Rootfs squashfs settings live under `[build]` in `guest/config/build.toml`.
The current default is `compression = "zstd"`, `compression_level = 15`, and
`squashfs_block_size = "128K"`, balancing sequential rootfs reads, CLI startup,
image size, and small-file reads.

## Adding packages to the VM

1. Edit the appropriate config in `guest/config/packages/` (apt or python TOML)
2. Run `uv run capsem-builder validate guest/` to check
3. Run `just build-assets` to rebuild the rootfs
4. Verify: `just run "capsem-doctor"`

Do not edit Dockerfiles directly -- they are rendered from Jinja2 templates in `src/capsem/builder/templates/`.

## Adding a new AI provider

1. Create `guest/config/ai/<provider>.toml` with provider config
2. Add domain entries to `guest/config/security/web.toml` if needed
3. Validate: `uv run capsem-builder validate guest/`
4. Rebuild: `just build-assets`

## Dockerfile templates

Templates live in `src/capsem/builder/templates/`:
- `Dockerfile.rootfs.j2` -- rootfs image (apt packages, Python packages, AI CLIs, diagnostics)
- `Dockerfile.kernel.j2` -- kernel build (defconfig, modules, vmlinuz extraction)
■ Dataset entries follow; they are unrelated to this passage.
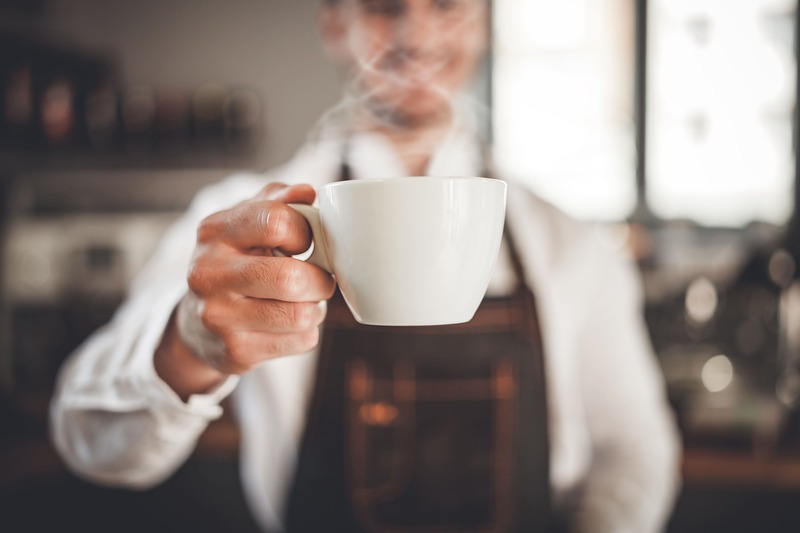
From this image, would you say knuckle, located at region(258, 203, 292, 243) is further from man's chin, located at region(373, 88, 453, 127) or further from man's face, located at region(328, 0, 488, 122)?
man's chin, located at region(373, 88, 453, 127)

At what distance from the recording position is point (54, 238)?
2.78 m

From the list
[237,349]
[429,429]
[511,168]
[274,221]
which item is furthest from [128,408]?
[511,168]

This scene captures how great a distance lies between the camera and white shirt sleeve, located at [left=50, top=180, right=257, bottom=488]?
684 millimetres

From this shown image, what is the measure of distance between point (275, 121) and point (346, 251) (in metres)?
2.87

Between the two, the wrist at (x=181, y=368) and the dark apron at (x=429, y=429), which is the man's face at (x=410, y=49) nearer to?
the dark apron at (x=429, y=429)

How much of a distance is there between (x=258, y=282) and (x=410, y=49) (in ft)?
2.63

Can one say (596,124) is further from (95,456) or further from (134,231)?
(95,456)

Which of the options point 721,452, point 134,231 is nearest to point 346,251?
point 721,452

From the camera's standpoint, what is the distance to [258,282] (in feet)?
1.61

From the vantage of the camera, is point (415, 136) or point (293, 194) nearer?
point (293, 194)

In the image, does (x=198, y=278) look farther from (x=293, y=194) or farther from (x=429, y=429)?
(x=429, y=429)

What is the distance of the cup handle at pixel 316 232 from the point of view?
50 cm

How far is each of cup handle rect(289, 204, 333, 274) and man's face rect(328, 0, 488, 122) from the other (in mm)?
608

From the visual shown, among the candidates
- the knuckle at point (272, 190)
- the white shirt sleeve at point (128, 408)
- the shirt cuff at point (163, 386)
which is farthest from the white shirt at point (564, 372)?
the knuckle at point (272, 190)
Templates use Jinja2 with variables from the merged guest config. Preview with `--dry-run`.

---

# Builder Internals (for modifying the builder itself)
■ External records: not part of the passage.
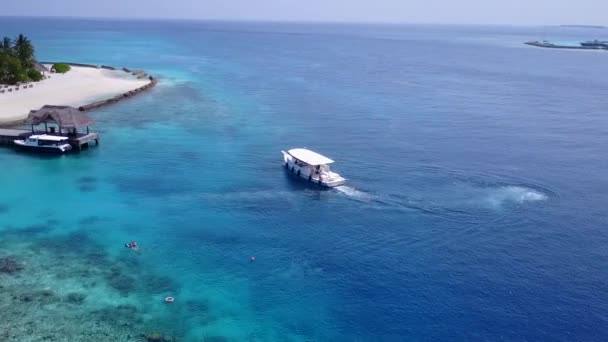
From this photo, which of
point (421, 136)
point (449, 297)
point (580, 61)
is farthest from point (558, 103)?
point (580, 61)

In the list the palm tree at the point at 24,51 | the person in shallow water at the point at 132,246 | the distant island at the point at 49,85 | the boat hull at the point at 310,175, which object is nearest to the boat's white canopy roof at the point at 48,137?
the distant island at the point at 49,85

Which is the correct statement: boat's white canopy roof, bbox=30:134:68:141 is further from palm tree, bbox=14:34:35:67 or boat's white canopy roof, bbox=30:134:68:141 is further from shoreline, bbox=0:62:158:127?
palm tree, bbox=14:34:35:67

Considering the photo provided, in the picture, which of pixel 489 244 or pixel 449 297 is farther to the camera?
pixel 489 244

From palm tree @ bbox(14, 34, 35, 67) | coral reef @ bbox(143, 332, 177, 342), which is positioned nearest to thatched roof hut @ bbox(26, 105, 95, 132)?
coral reef @ bbox(143, 332, 177, 342)

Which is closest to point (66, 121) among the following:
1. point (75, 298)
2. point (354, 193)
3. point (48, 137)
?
point (48, 137)

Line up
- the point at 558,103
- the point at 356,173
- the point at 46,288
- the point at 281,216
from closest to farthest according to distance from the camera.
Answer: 1. the point at 46,288
2. the point at 281,216
3. the point at 356,173
4. the point at 558,103

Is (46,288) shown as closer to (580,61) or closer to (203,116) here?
(203,116)

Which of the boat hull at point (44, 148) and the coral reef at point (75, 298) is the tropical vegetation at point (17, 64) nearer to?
the boat hull at point (44, 148)

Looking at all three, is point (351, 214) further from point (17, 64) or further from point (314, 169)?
point (17, 64)
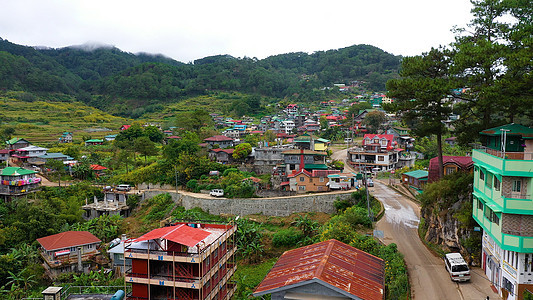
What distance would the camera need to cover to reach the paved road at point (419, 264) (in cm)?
1334

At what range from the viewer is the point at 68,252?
24219 millimetres

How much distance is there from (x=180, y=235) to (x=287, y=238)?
10983 millimetres

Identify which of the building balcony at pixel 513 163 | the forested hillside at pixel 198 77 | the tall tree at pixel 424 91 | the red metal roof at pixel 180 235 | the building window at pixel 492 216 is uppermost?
the forested hillside at pixel 198 77

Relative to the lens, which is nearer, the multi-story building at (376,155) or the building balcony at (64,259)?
the building balcony at (64,259)

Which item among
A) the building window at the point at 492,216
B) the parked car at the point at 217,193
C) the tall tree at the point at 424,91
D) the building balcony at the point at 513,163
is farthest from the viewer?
the parked car at the point at 217,193

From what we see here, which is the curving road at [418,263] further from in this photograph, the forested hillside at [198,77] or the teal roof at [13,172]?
the forested hillside at [198,77]

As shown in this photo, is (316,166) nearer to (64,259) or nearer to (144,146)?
(144,146)

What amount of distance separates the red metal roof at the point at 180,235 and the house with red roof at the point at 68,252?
1120 centimetres

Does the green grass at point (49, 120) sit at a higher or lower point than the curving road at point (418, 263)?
higher

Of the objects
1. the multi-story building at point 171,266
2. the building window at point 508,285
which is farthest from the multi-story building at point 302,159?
the building window at point 508,285

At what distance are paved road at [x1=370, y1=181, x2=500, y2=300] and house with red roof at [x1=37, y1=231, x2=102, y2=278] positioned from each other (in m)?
17.8

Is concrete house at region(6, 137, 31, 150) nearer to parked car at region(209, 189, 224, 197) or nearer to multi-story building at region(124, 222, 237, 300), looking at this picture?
parked car at region(209, 189, 224, 197)

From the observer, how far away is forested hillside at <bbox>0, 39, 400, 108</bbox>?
94250 millimetres

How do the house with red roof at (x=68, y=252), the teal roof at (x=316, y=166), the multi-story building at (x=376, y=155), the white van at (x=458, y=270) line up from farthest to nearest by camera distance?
the multi-story building at (x=376, y=155), the teal roof at (x=316, y=166), the house with red roof at (x=68, y=252), the white van at (x=458, y=270)
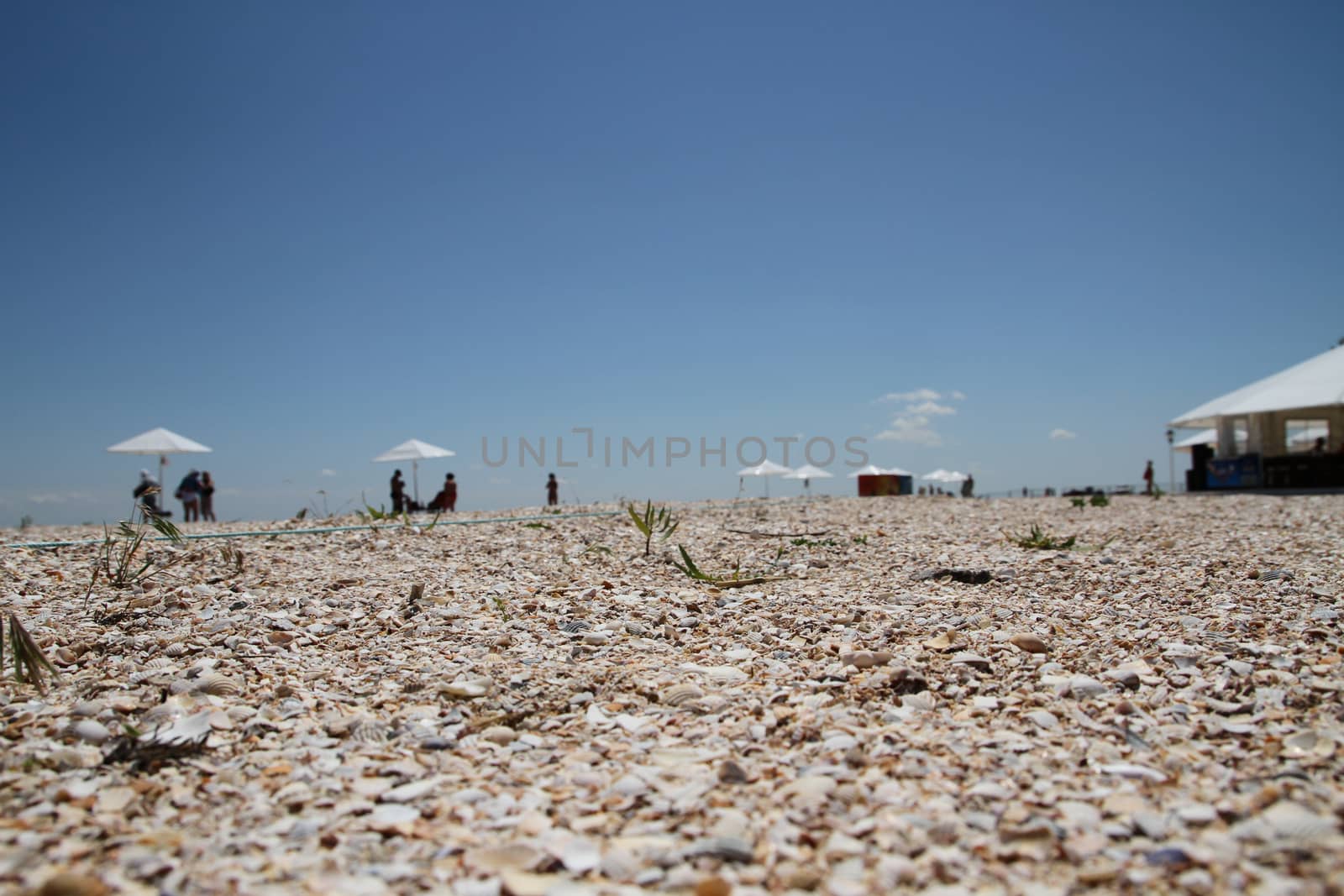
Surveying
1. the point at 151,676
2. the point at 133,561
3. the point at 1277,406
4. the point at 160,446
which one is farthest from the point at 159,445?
the point at 1277,406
## Architecture: TOML -> Pydantic -> context dict -> Jinja2 -> Dockerfile

The data flows through four layers:

1. **TOML configs** (`guest/config/`) -- user-facing, declarative
2. **Pydantic models** (`src/capsem/builder/models.py`) -- validation + types
3. **Context dict** (`src/capsem/builder/docker.py`) -- template variables
4. **Jinja2 templates** (`src/capsem/builder/templates/`) -- Dockerfile output

### Key files

| File | Role |
|------|------|
| `src/capsem/builder/models.py` | All Pydantic models (enums, configs, top-level `GuestImageConfig`) |
| `src/capsem/builder/config.py` | TOML loader: walks `guest/config/`, returns `GuestImageConfig` |
| `src/capsem/builder/docker.py` | Context builders (`_rootfs_context`, `_kernel_context`), rendering, build execution |
| `src/capsem/builder/templates/Dockerfile.rootfs.j2` | Rootfs Dockerfile template |
| `src/capsem/builder/templates/Dockerfile.kernel.j2` | Kernel Dockerfile template |
| `src/capsem/builder/scaffold.py` | `_INSTALL_CMDS` dict + scaffolding for `capsem-builder new` |
| `src/capsem/builder/validate.py` | Validation rules (E001-E302, W001-W012) |
| `src/capsem/builder/cli.py` | Click CLI entry points |

### Context dict (rootfs template variables)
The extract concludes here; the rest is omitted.